Find out which blogs can help you ace your university admissions
Siddhu Malhotra, 19, just could not bring himself to visit a foreign education counsellor for his upcoming college applications. Instead Malhotra went online and connected with other applicants through various blog networks. Learning from others helped him write the perfect statement of purpose that got him through to the course of his choice at New York University.
“I don’t think it’s necessary to spend a lot of money and ask a stranger to write your college applications for you. They don’t know you and your application will end up looking like a generic essay. Blogs are a great way to get quick advice on how to write your statements of purposes. A little research can really go a long way,” says Malhotra, who contacted over 30 different people through blogs for help with his applications. “Blogs will usually connect you to past and present students at a given university. Some of them post tips and articles on applications and are usually open to answering any specific questions that you might have,” adds Malhotra.

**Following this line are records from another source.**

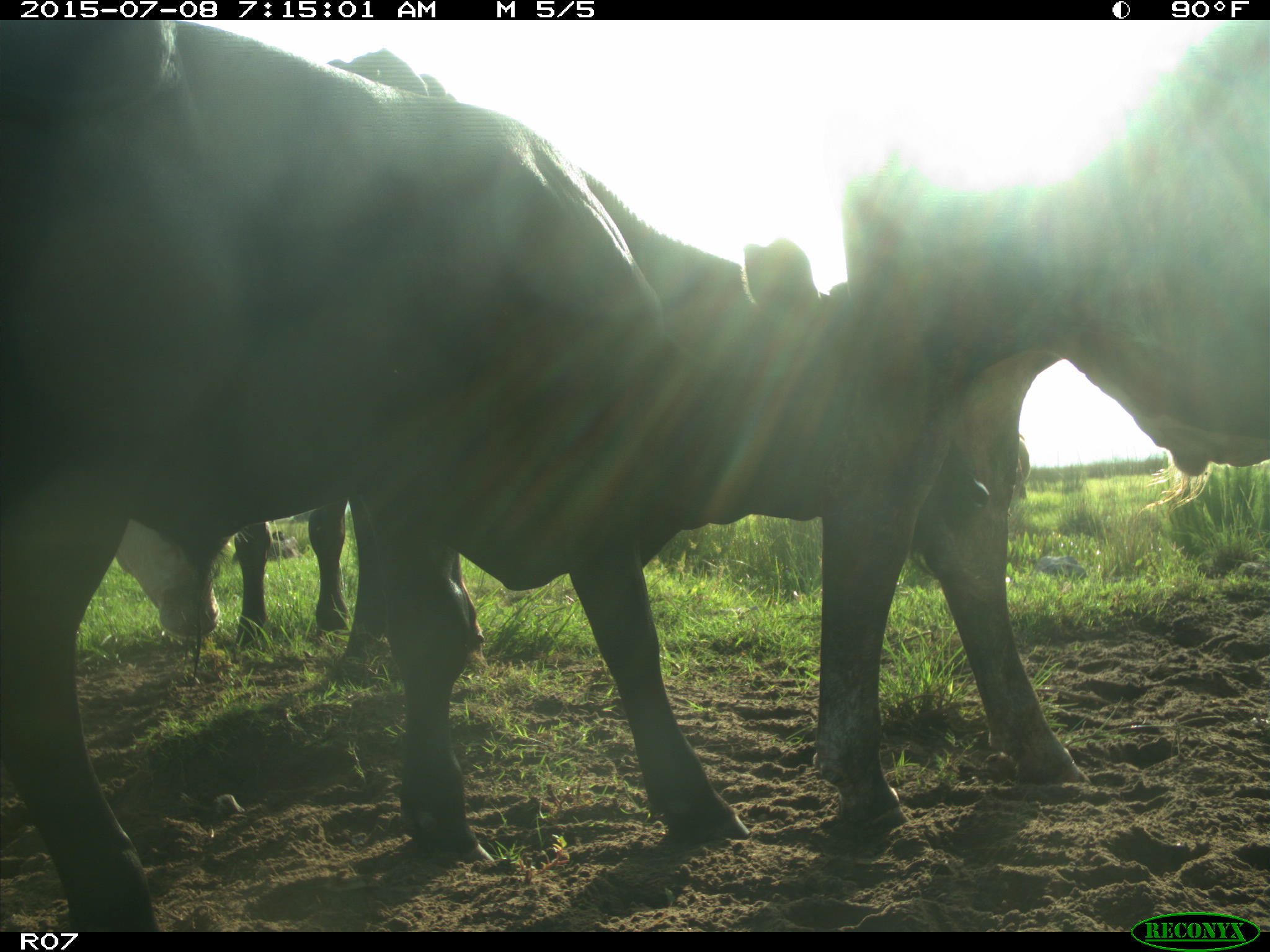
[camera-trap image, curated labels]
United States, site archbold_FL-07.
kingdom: Animalia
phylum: Chordata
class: Mammalia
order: Artiodactyla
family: Bovidae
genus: Bos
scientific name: Bos taurus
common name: domestic cow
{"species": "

From tips on how to write an introduction to your academic background to detailed explanations on the ten things your statement of purpose must contain, there’s no dearth to the amount of information students can uncover through blogs today. “Finding the right information on blogs can take a bit of time and patience. Usually official college blogs, Facebook pages or websites are a good starting point. Everything you read online should also be taken with a pinch of salt. However, remember that blogs are just for guidance and are not tried and tested rules,” says Sakshi Rao, 21, a student at King’s College London.
So if you are not sure how to start writing your statement of purpose or just need a little bit of inspiration with your concluding paragraph, you might just discover a bit of both on the Internet. “Blogs are informal and usually contain much more information than websites. It’s a bottom- up approach and that is why many students find them helpful. It’s more relatable to students,” adds Rao.